Еще немного – солнце сядет, и она вернется домой. Потому что уже не будет света, под которым можно загорать и читать. А когда она вернется, я зарежу нам какой-нибудь арбуз, и мы вместе съедим его на балконе. Если это произойдет совсем скоро, мы, может, даже успеем к закату.
Бутылка
Два человека сидят в пабе, один из них чему-то там учится в университете, а второй раз в день ударяет по гитарным струнам и мнит себя музыкантом. Они уже выпили по паре пива и планируют выпить еще как минимум по паре. Тот, который учится в университете, весь из себя в депрессии, потому что влюблен в соседку по квартире, а у нее есть друг, ушастик, который ночует у нее каждую ночь, а по утрам, случайно натыкаясь на студента в кухне, всем своим видом изображает сочувствие его горю, отчего студенту становится еще тоскливее. «Съезжай с квартиры», – советует ему тот, который мнит себя музыкантом, благо у него богатый опыт избежания сложных ситуаций. И вдруг посреди разговора появляется какой-то подвыпивший тип, которого они раньше никогда не видели, с волосами, завязанными в хвостик, и предлагает студенту поспорить на сто шекелей, что ему удастся засунуть второго приятеля – музыканта – в бутылку. Студент сразу соглашается на этот спор, пускай и слегка дурацкий. И хвостатый в одну секунду засовывает музыканта в пустую бутылку из-под пива «Голд Стар». У студента лишних денег не водится, но спор есть спор. Он достает сотню, платит и продолжает пялиться в стену и жалеть себя. «Скажи ему что-нибудь! – кричит из бутылки его приятель. – Скорее, скорее, пока он не ушел!» «Что ему сказать?» – спрашивает студент университета. «Чтобы он вытащил меня, вытащил из бутылки, ну же!» Но пока до студента доходит, парень с хвостиком успевает смыться. Тогда студент платит, берет с собой бутылку с приятелем, ловит такси, и они вместе едут искать хвостатого. Совершенно очевидно, что хвостатый напился не случайно, он профессиональный пьяница, так что они обходят пабы один за другим. И в каждом из этих мест они заказывают выпить, чтобы визит не прошел зря. Тот, который учится в университете, заглатывает все залпом и с каждой новой порцией жалеет себя все сильнее, а тот, который в бутылке, пьет через трубочку – особого выбора у него нет.

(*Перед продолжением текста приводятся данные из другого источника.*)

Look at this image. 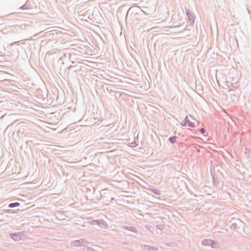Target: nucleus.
<instances>
[{
	"label": "nucleus",
	"instance_id": "f257e3e1",
	"mask_svg": "<svg viewBox=\"0 0 251 251\" xmlns=\"http://www.w3.org/2000/svg\"><path fill=\"white\" fill-rule=\"evenodd\" d=\"M20 205V203L19 202H15V203H11L9 204V207L10 208H13L16 206H18Z\"/></svg>",
	"mask_w": 251,
	"mask_h": 251
},
{
	"label": "nucleus",
	"instance_id": "f03ea898",
	"mask_svg": "<svg viewBox=\"0 0 251 251\" xmlns=\"http://www.w3.org/2000/svg\"><path fill=\"white\" fill-rule=\"evenodd\" d=\"M12 237L13 239L15 240H18V239H20V238L19 237V235L16 234H12Z\"/></svg>",
	"mask_w": 251,
	"mask_h": 251
},
{
	"label": "nucleus",
	"instance_id": "7ed1b4c3",
	"mask_svg": "<svg viewBox=\"0 0 251 251\" xmlns=\"http://www.w3.org/2000/svg\"><path fill=\"white\" fill-rule=\"evenodd\" d=\"M169 140L172 143H175L176 141V138L175 137H170Z\"/></svg>",
	"mask_w": 251,
	"mask_h": 251
},
{
	"label": "nucleus",
	"instance_id": "20e7f679",
	"mask_svg": "<svg viewBox=\"0 0 251 251\" xmlns=\"http://www.w3.org/2000/svg\"><path fill=\"white\" fill-rule=\"evenodd\" d=\"M200 132L202 133V134H204V132H205V130L204 129V128H201V130H200Z\"/></svg>",
	"mask_w": 251,
	"mask_h": 251
},
{
	"label": "nucleus",
	"instance_id": "39448f33",
	"mask_svg": "<svg viewBox=\"0 0 251 251\" xmlns=\"http://www.w3.org/2000/svg\"><path fill=\"white\" fill-rule=\"evenodd\" d=\"M189 126H193V124H190V125H189Z\"/></svg>",
	"mask_w": 251,
	"mask_h": 251
}]
</instances>
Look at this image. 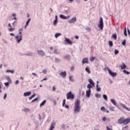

К пяти утра, когда они находят хвостатого в пабе рядом с Эрмиягу, оба уже пьяны в стельку. Хвостатый к этому моменту тоже пьян в стельку, к тому же ему дико неловко. Он немедленно извиняется и вытаскивает музыканта из бутылки. Хвостатому очень стыдно, что он забыл человека в бутылке, поэтому он ставит приятелям еще одну, последнюю, выпивку. Они болтают о том о сем, и хвостатый рассказывает, что трюку с засовыванием человека в бутылку его научил один финн в Таиланде и что в Финляндии этот трюк считается совсем плевым делом. С тех пор каждый раз, когда хвостатый идет куда-нибудь выпить и оказывается без налички, он зарабатывает ее на спор. Хвостатый даже учит их проделывать этот трюк – уж очень ему неловко. И знаете что? Стоит хоть раз уловить, в чем тут финт, как все оказывается поразительно просто.
Когда студент университета добирается домой, уже почти рассветает. Прежде чем он успевает вставить ключ в замочную скважину, дверь распахивается, и он оказывается лицом к лицу с ушастиком, выбритым и надраенным. Прежде чем спуститься по лестнице, ушастик успевает бросить пьяному соседу своей подружки взгляд, в котором читается: «Ах, как мне жаль, я знаю, ты отправился надираться только из-за нее». А тот, который учится в университете, потихоньку ползет в свою комнату, а по дороге еще успевает взглянуть украдкой на соседку Сиван, которая спит у себя в комнате, свернувшись клубочком, с полуоткрытым ртом, как младенец. Сейчас она красива особой, спокойной красотой, красотой, какая бывает только у спящих, да и то не у всех. На секунду у него возникает желание взять ее такой, какая она сейчас, засунуть в бутылку и держать около кровати, – как бутылку с узорами из песка, которые когда-то привозили из Синая, как ночник для детей, которые боятся спать одни.